Task 1 —
In the genome comparison text, roughly how many genes does C. briggsae have?
Task 2 —
Repeat the genome comparison text from "What are the" to "to known features.".

Text under study —
━━━━━━━━━━

What are the factors that maintain or corrupt genome structure? How does selective pressure relate to genome context? To address these questions, we have undertaken a comparative analysis between the C. elegans genome and the recently completed genome of the related species, C. briggsae. This analysis has enabled us to construct a genome-wide catalog of conserved syntenic blocks and rearrangements and study them in relationship to known features.

This system offers three distinct advantages for studying genome structure. First, these genomes are computationally tractable (C. elegans: ~19K genes, 100 MB; C. briggsae: ~25K genes, 107 MB). Routine analyses typically requiring large computational clusters can be completed with much more modest clusters or even simple desktop systems. Second, the extensive functional knowledge of C. elegans, contained in an analysis-friendly format at WormBase (www.wormbase.org), facilitates connection of in silico predictions to the underlying biology. Finally, mutants carrying genomic rearrangements can be isolated and maintained as viable strains. Thus, comparisons between C. elegans and C. briggsae presents an ideal system in which to study genome structure from both computational and experimental perspectives, as well as to evaluate the methodology of whole genome analysis.

━━━━━━━━━━

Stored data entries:
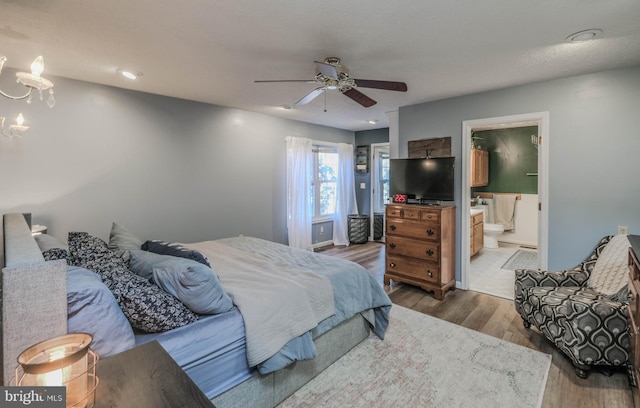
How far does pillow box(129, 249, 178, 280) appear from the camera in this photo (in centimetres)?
183

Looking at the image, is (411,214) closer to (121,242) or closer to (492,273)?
(492,273)

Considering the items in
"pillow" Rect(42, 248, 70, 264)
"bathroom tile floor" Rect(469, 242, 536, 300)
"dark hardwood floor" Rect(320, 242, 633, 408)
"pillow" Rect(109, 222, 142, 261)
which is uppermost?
"pillow" Rect(42, 248, 70, 264)

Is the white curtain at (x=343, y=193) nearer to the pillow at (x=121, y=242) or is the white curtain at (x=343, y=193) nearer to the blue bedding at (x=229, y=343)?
the blue bedding at (x=229, y=343)

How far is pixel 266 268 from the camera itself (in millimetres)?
2455

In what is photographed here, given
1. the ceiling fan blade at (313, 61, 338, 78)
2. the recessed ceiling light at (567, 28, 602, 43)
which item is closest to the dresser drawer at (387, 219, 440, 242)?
the recessed ceiling light at (567, 28, 602, 43)

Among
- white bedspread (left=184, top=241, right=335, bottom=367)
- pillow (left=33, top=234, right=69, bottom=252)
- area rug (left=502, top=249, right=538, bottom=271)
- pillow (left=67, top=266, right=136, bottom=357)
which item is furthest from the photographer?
area rug (left=502, top=249, right=538, bottom=271)

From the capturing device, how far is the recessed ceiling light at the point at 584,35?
212cm

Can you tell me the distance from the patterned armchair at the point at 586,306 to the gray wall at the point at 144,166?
12.2 ft

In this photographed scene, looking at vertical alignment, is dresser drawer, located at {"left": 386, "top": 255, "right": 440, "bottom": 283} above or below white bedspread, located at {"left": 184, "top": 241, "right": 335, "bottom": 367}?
below


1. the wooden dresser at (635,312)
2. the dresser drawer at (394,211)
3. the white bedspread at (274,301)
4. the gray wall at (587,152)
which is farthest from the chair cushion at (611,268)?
the white bedspread at (274,301)

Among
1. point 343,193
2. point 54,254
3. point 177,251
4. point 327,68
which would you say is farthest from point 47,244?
point 343,193

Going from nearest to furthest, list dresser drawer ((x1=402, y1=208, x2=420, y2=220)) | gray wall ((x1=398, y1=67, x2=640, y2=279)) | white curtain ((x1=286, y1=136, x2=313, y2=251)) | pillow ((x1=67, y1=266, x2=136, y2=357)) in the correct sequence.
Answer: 1. pillow ((x1=67, y1=266, x2=136, y2=357))
2. gray wall ((x1=398, y1=67, x2=640, y2=279))
3. dresser drawer ((x1=402, y1=208, x2=420, y2=220))
4. white curtain ((x1=286, y1=136, x2=313, y2=251))

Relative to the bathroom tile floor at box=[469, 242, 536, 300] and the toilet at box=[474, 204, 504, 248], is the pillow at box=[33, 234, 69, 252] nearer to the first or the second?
the bathroom tile floor at box=[469, 242, 536, 300]

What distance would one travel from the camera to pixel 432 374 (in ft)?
7.14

━━━━━━━━━━

Exercise result 1 —
About 25K genes.

Exercise result 2 —
What are the factors that maintain or corrupt genome structure? How does selective pressure relate to genome context? To address these questions, we have undertaken a comparative analysis between the C. elegans genome and the recently completed genome of the related species, C. briggsae. This analysis has enabled us to construct a genome-wide catalog of conserved syntenic blocks and rearrangements and study them in relationship to known features.